Message Boards Message Boards

0
|
6160 Views
|
5 Replies
|
1 Total Likes
View groups...
Share
Share this post:

How does one deal with missing data in FinancialData?

Posted 3 years ago

So close, so close, but missing data shuts down Mathematica's functions. My data, the first sector -- AdvertisingAgencies -- for example, 133 stocks, when filtered for nyse & nasdaq a mere 33. Problems with missing data so filtered again for 2021 at 193 days, and eight more bit the dust. The list:

secNN01y = {"NASDAQ:ADV", "NASDAQ:BOMN", "NASDAQ:CMPR", "NASDAQ:CNET", \
"NASDAQ:CRTO", "NASDAQ:FLNT", "NASDAQ:ICLK", "NASDAQ:ISIG", \
"NASDAQ:MCHX", "NASDAQ:MGNI", "NASDAQ:NCMI", "NASDAQ:QNST", \
"NASDAQ:SRAX", "NASDAQ:WIMI", "NASDAQ:XNET", "NYSE:CCO", "NYSE:DLX", \
"NYSE:DMS", "NYSE:EEX", "NYSE:INUV", "NYSE:IPG", "NYSE:OMC", \
"NYSE:QUOT", "NYSE:TSQ", "NYSE:WPP"}

I wanted to look at seasonality -- I first tried "Return", but 20 cent stocks raised a dollar or two had 164% returns which skewed the data, "Price" was used. I wanted to check seasonality over a ten year period, 2021 worked but was only ten months, so 2020 was tried for 12 months.

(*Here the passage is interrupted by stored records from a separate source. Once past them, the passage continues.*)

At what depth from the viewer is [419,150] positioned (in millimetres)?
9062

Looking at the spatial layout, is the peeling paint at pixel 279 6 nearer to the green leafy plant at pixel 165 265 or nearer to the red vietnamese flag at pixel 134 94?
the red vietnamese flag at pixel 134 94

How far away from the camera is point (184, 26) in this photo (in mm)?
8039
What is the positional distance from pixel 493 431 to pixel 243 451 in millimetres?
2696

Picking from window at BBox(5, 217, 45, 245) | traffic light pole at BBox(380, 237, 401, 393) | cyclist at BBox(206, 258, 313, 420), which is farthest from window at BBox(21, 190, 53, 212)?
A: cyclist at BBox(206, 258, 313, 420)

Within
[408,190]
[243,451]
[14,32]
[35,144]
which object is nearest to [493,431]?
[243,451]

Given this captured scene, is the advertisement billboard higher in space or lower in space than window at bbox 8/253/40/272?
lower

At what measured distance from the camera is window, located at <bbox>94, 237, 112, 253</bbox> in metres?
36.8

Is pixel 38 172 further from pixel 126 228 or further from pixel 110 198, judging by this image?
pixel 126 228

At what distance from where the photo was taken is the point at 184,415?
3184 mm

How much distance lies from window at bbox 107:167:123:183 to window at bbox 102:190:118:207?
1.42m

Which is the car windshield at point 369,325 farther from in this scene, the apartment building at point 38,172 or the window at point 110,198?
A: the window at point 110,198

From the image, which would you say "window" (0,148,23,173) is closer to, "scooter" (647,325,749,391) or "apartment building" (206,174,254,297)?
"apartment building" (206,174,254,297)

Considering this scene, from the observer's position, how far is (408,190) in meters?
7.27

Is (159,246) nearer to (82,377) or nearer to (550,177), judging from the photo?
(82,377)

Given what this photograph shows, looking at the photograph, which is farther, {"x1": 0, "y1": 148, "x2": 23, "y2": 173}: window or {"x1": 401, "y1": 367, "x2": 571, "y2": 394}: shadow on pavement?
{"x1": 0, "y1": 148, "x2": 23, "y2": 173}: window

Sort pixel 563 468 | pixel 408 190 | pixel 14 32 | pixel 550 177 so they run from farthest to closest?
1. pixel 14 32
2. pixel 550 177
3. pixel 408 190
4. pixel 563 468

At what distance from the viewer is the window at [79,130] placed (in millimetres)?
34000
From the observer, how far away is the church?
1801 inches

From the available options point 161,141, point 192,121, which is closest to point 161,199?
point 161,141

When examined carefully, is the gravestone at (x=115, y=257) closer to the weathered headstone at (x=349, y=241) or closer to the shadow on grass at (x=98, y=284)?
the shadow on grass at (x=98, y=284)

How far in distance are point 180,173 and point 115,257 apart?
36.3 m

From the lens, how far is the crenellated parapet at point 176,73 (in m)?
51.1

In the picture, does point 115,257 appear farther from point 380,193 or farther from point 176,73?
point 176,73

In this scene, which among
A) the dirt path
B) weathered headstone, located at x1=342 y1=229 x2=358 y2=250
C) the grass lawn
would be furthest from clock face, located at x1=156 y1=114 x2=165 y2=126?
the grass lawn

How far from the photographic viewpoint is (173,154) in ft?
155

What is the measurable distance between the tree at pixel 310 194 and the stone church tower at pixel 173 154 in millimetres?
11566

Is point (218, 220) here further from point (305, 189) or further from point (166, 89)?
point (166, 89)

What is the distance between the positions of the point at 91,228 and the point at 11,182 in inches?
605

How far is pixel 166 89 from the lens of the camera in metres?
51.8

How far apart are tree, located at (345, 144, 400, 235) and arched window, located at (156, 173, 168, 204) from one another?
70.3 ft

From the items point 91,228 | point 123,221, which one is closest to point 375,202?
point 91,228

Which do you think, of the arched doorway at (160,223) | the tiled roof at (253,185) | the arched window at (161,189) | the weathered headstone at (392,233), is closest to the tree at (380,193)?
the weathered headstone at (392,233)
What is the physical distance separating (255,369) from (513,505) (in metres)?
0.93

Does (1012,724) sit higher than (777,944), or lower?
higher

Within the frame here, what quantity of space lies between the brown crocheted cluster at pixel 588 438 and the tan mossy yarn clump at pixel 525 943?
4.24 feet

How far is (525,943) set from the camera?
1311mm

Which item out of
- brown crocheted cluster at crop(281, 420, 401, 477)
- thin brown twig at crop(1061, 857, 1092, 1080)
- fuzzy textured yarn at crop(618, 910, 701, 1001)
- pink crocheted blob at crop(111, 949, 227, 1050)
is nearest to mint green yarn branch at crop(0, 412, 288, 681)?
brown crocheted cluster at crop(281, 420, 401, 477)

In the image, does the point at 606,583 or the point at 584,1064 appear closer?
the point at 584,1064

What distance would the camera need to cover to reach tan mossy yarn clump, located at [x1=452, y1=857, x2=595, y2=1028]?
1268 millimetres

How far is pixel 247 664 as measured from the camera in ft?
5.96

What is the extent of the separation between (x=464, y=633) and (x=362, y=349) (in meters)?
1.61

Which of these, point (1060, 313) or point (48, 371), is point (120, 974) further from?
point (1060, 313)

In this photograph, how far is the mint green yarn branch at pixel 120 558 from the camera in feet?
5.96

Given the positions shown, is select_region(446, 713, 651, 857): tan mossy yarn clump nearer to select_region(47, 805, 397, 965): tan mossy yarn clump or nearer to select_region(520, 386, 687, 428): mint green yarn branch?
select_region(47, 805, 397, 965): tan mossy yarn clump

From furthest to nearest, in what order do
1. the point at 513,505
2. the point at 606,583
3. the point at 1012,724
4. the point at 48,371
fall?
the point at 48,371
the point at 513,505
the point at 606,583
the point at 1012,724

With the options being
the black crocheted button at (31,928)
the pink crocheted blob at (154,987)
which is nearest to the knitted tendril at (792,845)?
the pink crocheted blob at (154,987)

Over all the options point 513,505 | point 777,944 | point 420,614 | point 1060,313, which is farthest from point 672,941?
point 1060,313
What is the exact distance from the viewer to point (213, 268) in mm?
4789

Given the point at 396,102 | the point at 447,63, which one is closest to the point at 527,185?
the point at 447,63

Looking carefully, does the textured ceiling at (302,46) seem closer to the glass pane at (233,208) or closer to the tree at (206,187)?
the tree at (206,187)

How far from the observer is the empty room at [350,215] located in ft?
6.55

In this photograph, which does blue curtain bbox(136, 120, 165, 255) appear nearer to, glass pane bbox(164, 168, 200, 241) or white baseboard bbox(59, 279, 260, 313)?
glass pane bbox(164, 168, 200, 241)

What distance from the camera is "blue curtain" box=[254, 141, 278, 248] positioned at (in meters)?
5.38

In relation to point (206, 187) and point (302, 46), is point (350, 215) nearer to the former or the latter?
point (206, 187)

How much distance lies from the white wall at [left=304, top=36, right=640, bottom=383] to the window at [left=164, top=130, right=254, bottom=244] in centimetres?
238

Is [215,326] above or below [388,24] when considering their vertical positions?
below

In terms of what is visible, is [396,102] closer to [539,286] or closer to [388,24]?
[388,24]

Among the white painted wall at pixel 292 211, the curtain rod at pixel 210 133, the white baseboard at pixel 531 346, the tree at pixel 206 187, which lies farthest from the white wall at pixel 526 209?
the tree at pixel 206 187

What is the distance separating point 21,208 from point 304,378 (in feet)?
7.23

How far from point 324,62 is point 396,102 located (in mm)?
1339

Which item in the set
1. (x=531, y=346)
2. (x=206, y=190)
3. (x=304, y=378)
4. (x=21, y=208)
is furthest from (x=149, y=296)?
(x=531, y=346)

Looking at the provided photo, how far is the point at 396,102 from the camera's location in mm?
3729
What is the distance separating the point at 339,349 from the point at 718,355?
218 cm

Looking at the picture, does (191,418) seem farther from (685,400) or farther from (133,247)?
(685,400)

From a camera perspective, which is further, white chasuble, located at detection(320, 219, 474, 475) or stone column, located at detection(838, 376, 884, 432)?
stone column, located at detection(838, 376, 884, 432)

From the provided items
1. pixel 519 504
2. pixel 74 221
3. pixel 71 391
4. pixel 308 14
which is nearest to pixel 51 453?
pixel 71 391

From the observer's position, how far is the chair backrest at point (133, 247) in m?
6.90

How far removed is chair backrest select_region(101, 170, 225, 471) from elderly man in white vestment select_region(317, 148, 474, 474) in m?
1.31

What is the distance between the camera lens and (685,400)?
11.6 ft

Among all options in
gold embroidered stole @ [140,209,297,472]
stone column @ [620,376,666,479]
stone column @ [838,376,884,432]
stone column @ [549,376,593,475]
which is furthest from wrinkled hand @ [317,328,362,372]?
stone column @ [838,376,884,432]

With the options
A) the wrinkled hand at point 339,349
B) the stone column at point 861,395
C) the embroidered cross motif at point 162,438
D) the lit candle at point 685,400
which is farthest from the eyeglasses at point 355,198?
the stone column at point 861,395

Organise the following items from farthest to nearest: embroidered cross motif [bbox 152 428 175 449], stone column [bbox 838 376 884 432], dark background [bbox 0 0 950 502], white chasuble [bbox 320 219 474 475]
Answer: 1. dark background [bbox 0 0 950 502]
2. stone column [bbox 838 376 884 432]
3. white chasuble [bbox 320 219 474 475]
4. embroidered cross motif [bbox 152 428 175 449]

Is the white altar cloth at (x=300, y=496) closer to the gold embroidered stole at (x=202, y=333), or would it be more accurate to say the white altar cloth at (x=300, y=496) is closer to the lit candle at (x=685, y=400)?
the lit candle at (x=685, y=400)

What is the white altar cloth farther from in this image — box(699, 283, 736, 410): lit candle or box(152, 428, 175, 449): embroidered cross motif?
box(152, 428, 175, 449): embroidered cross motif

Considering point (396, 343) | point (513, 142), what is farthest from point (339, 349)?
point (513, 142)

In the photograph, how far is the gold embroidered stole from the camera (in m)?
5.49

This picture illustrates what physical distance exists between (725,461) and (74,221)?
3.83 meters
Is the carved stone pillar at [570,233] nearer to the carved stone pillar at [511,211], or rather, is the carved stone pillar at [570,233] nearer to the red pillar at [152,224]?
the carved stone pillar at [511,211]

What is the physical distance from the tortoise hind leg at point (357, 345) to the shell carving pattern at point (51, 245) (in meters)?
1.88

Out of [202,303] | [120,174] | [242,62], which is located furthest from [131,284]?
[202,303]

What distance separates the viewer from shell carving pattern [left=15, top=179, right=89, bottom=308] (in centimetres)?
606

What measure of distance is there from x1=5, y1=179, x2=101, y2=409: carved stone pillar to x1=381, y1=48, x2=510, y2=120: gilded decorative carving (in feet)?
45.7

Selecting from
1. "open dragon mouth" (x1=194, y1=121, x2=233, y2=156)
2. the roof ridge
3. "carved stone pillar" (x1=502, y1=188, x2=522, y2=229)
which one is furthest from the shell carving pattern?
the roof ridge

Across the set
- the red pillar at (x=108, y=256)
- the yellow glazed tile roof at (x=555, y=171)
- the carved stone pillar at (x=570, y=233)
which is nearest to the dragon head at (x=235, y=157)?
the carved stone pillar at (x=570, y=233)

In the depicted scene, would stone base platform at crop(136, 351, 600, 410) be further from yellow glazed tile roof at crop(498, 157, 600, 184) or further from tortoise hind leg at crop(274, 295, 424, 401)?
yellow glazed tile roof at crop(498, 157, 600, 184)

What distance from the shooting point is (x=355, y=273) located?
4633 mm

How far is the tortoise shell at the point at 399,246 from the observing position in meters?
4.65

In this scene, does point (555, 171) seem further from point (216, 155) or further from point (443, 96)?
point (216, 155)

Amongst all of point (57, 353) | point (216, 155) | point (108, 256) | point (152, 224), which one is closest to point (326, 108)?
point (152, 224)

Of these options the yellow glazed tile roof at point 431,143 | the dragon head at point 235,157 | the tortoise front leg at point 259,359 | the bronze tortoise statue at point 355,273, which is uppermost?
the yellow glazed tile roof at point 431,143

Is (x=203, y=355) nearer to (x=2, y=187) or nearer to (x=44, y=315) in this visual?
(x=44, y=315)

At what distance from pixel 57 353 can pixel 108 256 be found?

p20 = FinancialData[secNN01y, "Price", {{2020}, {2020}, "Month"}];

enter image description here

Missing data in the first stock of the list, but if I kept deleting stocks for missing data soon there would not be any data to analyze. I tried using Table to reorganize the data by month, worked for 2021, but not for 2020 with missing data

p20T = Table[p20[[j, 2, 1, 1, i]], {i, 12}, {j, 25}];

I tried Pick with DateObjects on a limited set of data enter image description here

I wanted the mean of the stocks for each month, but the multiple levels in the data defeated Mean. With Rohit's helps the issue was partly resolved enter image description here

I tried to expand the data to the full year -- and missing data became an issue again enter image description here

The first stock in the list only has data for the last three months of 2020. When k calls for the 4th element in the list -- everything crashes

How does one work with FinancialData with all of its flaws???? I can not keep deleing stocks or else there will be so few, the data will be meaningless. If I can not take away, documentation says to replace the missing data with the mean of what is left -- but that is simply beyond my coding ability. Is there a better way???

POSTED BY: Raymond Low
5 Replies
Posted 3 years ago

One technique I have used is to find the most common lengths. For example,

Map[#["PathLength"] &, p20]
commonestPositions = Position[%, Commonest[%][[1]]]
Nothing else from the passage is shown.